◆ **Written task 1**:
In the passage on Sufi love, revise the part starting with "Love is no longer" and going on through "love that yearns." so that "quatrain" is replaced by "four-line stanza".
◆ **Written task 2**:
According to the passage on Sufi love, what are the Qur'anic terms for love?

◆ **Page extract**:
##########
Matthew Kelly, The Circle

The enduring resonance of the poetry of thirteenth-century Islamic poet, Mevlana Jalal al-Din Rumi, extends across cultures and through the centuries of time. Perhaps, the popularity of Rumi could be attributed to the profusion of descriptions of love in his poetry, for as Rumi, himself, remarked, “One can discuss it forever and never exhaust it.” Love has a very important meaning in Islam, and for Rumi and other practitioners of the Sufi tradition, “Love totally dominates and determines the Sufi’s inward and psychological states.” How do Sufis understand love? How does their poetry reflect love as a spiritual teaching?

The best place to begin this discussion is with the Qur’an. There are numerous verses that mention love, but whenever the word love is used “the quality is always ascribed to God and human beings, and nothing else; and God’s love is always directed at human beings.” Not only does this mean that the relationship between God and human beings is unique, but love defines that unique relationship. In the verses that mention love for God, the Qur’an makes two important points. Firstly, God wants people to love him, and secondly, their love for God follows upon His love for them. The verse of the Qur’an most cited for this is “…whom He loves, and who love Him” (5:54). The inferences that Sufi mystics have drawn from this verse is that love cannot be learned, it is the result of divine grace, and the initiative comes from God. This feeling of God’s desire “to love and to be loved” inspired Rumi to suggest:
Not a single lover would seek union if the beloved were not seeking it.

The message of the Qur’an compelled Muslims to understand their relationship with God as one requiring reciprocated love. Sufi poets then searched for a vocabulary to describe their love for God, including words not found in the Qur’an or Hadiths.

In the early period of Sufism “the majority of teachings on love are contained in poems and brief statements that focus upon the human love for God, wherein there is always a duality between the human lover and the Divine Beloved.” This developed into a trend within Sufi thought in which “all aspects of creation and spiritual aspiration are presented in an imaginal language fired by love.” An important development in this trend was the use of the word for passionate love, ishq, rather than the more accepted vocabulary of the Qur’an. The Qur’anic terms for love are hubb and mahabba that describe the measured affection of God. Ishq came into the lexicon of Sufi poetry to describe “the essential desire for God and the love of God as an essential attribute, which fills the heart of the mystic.” Using the word ishq in a religious context means that:

Love is no longer merely an expression of gratitude for the blessings of God; it is no longer content with rigorous asceticism and meticulous ritual observance. It becomes an absolute necessity, entailing neither enjoyment nor alleviation, but intensifying as the reciprocity of the lover and the loved comes into effect.

By redefining their love for God as ishq, the early Sufi poets extended their vocabulary, and by doing this they could more accurately describe their inner response to the revelation of the Qur’an. The recognition of two types of love is expressed by Rabia in the following quatrain:
Two loves I give thee, love that yearns.
And love because thy due is love.
My yearning, my remembrance turns
To Thee, nor lets it from thee rove.
##########
(Stored data entries)

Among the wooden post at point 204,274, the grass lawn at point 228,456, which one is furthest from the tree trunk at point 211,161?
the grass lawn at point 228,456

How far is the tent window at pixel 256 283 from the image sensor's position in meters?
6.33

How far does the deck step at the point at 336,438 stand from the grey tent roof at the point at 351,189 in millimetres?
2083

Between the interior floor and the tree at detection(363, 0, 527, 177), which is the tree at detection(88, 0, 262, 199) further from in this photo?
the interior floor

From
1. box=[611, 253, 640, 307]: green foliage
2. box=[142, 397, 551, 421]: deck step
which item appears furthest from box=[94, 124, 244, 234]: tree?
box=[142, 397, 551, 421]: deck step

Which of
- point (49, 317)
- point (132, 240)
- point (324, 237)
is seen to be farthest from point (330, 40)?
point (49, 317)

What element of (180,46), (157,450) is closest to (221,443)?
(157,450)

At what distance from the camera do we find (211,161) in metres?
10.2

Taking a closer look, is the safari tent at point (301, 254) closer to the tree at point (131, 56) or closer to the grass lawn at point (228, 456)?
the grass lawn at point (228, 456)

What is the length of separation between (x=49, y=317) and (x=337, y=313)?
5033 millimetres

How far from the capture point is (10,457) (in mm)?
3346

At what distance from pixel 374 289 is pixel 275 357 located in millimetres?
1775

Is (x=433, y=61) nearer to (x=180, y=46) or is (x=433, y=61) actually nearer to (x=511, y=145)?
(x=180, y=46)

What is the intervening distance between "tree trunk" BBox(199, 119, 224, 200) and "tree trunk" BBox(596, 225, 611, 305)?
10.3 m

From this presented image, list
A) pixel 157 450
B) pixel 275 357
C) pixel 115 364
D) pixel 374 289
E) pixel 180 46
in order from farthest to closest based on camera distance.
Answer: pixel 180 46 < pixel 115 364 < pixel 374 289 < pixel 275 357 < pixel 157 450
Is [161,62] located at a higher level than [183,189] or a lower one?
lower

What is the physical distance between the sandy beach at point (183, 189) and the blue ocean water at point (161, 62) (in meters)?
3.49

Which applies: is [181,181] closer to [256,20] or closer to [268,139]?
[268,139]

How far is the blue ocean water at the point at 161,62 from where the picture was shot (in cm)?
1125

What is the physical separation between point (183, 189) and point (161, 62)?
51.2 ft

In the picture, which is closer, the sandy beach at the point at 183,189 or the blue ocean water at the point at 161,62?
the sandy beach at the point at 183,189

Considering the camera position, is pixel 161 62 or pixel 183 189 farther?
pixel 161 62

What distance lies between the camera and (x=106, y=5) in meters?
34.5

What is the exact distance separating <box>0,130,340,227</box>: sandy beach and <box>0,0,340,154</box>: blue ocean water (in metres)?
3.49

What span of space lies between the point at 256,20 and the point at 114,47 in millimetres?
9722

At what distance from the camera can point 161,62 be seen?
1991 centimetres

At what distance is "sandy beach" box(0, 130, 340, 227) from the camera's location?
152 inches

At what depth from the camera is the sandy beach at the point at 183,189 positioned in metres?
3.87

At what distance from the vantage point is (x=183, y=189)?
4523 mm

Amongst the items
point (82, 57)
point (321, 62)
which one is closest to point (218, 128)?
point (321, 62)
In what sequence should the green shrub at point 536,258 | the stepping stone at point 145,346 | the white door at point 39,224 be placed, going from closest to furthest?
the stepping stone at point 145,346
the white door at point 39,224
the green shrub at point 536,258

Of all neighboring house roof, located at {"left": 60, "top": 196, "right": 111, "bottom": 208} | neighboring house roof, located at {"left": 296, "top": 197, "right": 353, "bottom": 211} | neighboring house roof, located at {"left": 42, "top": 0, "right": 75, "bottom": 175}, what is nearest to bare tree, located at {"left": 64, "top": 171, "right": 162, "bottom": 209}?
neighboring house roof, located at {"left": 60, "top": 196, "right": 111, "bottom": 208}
##########
◆ **Correct response 1**:
Love is no longer merely an expression of gratitude for the blessings of God; it is no longer content with rigorous asceticism and meticulous ritual observance. It becomes an absolute necessity, entailing neither enjoyment nor alleviation, but intensifying as the reciprocity of the lover and the loved comes into effect.

By redefining their love for God as ishq, the early Sufi poets extended their vocabulary, and by doing this they could more accurately describe their inner response to the revelation of the Qur’an. The recognition of two types of love is expressed by Rabia in the following four-line stanza:
Two loves I give thee, love that yearns.

◆ **Correct response 2**:
Hubb and mahabba.